=== 本文抜粋 ===

米民主党「反仮想通貨汚職週間」を宣言
2025年7月11日、米国下院金融サービス委員会の筆頭民主党議員マキシン・ウォーターズ氏と、デジタル資産小委員会の筆頭議員を務めるスティーブン・リンチ氏は、14日からの週を「反仮想通貨汚職週間」とする方針を明らかにしました。
これは、下院共和党指導部が同週を「仮想通貨週間(Crypto Week)」として仮想通貨関連法案を強行採決しようとしている動きに対抗するものです。
ウォーターズ氏ら民主党は、共和党が推進する「CLARITY法案」「GENIUS法案」「中央銀行デジタル通貨(CBDC)反監視国家法案」の3法案について、危険な内容を含んでいるとの見解を示しています。
民主党は、これらの法案には消費者保護や国家安全保障に必要な規制が欠けており、その結果として議会がトランプ大統領の仮想通貨ビジネスに関する利益相反問題を容認する構図になりかねないと警戒を示しました。
リンチ氏によると、トランプ氏は仮想通貨関連ビジネスからすでに12億ドル(約1,770億円)にのぼる利益を得ており、これらの法案は、その収益を事実上正当化する可能性があるとして批判しています。
仮想通貨関連の主要3法案を審議・採決へ
CLARITY・GENIUS・CBDC法案への民主党の反発
ウォーターズ氏とリンチ氏は、これら3法案が仮想通貨市場や国家安全保障に悪影響を及ぼす可能性があるとして警鐘を鳴らしています。
CLARITY法案への懸念
「CLARITY法案」は、米国証券取引委員会(SEC)と米商品先物取引委員会(CFTC)の規制権限を明確化することを目的とした包括的な法案です。
民主党は「同法案は投資家保護に不十分であり、金融システムにリスクをもたらす」と批判しており、提出された30件以上の修正案もすべて却下されています。

===

§ **課題一覧**:
1. 反仮想通貨汚職週間の記事について、次の(a)〜(c)の記述が記事の内容と一致するかを「はい」か「いいえ」で答え、判断の決め手となる記事中の語句をそのまま引用しなさい。
(a) ウォーターズ氏は、デジタル資産小委員会の筆頭議員を務めている。
(b) CLARITY法案は、SECとCFTCの規制権限を明確化することを目的としている。
(c) CLARITY法案に対して提出された修正案のうち、一部は採用された。
2. 反仮想通貨汚職週間の記事について、最後の文に続く部分を書きなさい。

=== 提供資料 ===

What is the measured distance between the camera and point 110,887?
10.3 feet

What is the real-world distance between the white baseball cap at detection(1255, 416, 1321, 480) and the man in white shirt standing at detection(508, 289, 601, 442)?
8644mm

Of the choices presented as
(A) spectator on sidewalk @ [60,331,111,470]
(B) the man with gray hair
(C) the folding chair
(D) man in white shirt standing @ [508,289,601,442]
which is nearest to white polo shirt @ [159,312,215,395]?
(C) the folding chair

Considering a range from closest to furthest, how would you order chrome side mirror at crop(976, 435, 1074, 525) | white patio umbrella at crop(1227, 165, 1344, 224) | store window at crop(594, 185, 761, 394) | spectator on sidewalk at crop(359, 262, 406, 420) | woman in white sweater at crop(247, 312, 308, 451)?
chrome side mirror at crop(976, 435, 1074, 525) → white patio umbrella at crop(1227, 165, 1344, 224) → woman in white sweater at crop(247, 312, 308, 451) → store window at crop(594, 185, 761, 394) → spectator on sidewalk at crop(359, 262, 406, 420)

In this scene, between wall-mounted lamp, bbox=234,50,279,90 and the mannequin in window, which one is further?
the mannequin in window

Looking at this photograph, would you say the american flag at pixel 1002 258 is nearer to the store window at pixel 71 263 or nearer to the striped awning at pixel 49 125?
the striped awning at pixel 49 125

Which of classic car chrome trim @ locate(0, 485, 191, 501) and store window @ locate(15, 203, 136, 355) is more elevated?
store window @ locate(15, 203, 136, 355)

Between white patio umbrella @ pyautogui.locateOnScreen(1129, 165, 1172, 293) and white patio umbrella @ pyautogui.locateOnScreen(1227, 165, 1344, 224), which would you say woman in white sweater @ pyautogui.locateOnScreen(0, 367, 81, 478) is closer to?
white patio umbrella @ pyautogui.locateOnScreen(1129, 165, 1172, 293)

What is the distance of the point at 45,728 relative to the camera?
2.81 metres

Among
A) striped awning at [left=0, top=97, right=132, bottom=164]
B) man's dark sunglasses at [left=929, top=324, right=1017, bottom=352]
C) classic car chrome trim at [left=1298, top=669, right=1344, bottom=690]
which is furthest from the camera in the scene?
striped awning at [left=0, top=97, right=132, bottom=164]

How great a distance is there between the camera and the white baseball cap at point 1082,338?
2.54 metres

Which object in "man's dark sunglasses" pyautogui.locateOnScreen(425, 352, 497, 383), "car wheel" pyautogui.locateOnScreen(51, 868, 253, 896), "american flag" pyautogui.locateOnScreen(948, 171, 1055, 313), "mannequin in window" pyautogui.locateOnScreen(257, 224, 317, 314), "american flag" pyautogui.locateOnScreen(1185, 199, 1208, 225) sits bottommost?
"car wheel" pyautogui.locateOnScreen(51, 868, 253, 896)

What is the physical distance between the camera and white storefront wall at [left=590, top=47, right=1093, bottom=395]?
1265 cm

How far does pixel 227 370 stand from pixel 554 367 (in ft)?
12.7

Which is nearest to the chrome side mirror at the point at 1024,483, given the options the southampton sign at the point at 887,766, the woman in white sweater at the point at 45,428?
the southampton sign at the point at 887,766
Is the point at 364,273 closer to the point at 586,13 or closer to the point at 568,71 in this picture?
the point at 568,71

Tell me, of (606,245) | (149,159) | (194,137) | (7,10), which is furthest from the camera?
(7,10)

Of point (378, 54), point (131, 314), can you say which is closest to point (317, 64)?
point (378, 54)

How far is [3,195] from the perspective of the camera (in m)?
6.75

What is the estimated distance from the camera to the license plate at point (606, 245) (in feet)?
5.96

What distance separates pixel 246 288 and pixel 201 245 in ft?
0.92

===

§ **課題別の解答**:
1.
(a) いいえ:「デジタル資産小委員会の筆頭議員を務めるスティーブン・リンチ氏」
(b) はい:「米国証券取引委員会(SEC)と米商品先物取引委員会(CFTC)の規制権限を明確化することを目的とした」
(c) いいえ:「提出された30件以上の修正案もすべて却下されています」

2.
また、ウォーターズ議員は「共和党は仮想通貨業界のロビー団体やトランプ大統領に迎合している」と非難し、今年5月には抗議の意思を示すために公聴会への出席を拒否しました。
規制・監督機関の明確化で市場を強化
GENIUS法案とトランプ氏の利益相反
「GENIUS法案」はステーブルコインに初の連邦規制を設けるもので、6月に上院で可決されました。
トランプ氏の企業は独自のステーブルコイン「USD1」を発行しており、自身のミームコイン「$TRUMP」も展開していることから、利益相反の懸念が指摘されています。
上院では大統領のステーブルコイン関与を禁じる条項が追加され、エリザベス・ウォーレン議員ら一部の民主党議員も賛成に回りました。
民主党は、この法案が大統領一族に利益をもたらす構造になっていると非難し、市民団体のパブリック・シチズンも「大統領による過去に類を見ないレベルの利益相反である」として批判を展開しています。
ステーブルコイン規制の明確化
CBDC禁止法案への批判
「中央銀行デジタル通貨(CBDC)反監視国家法案」はFRB(連邦準備制度理事会)によるデジタルドル発行を禁止するもので、トム・エマー議員が主導しています。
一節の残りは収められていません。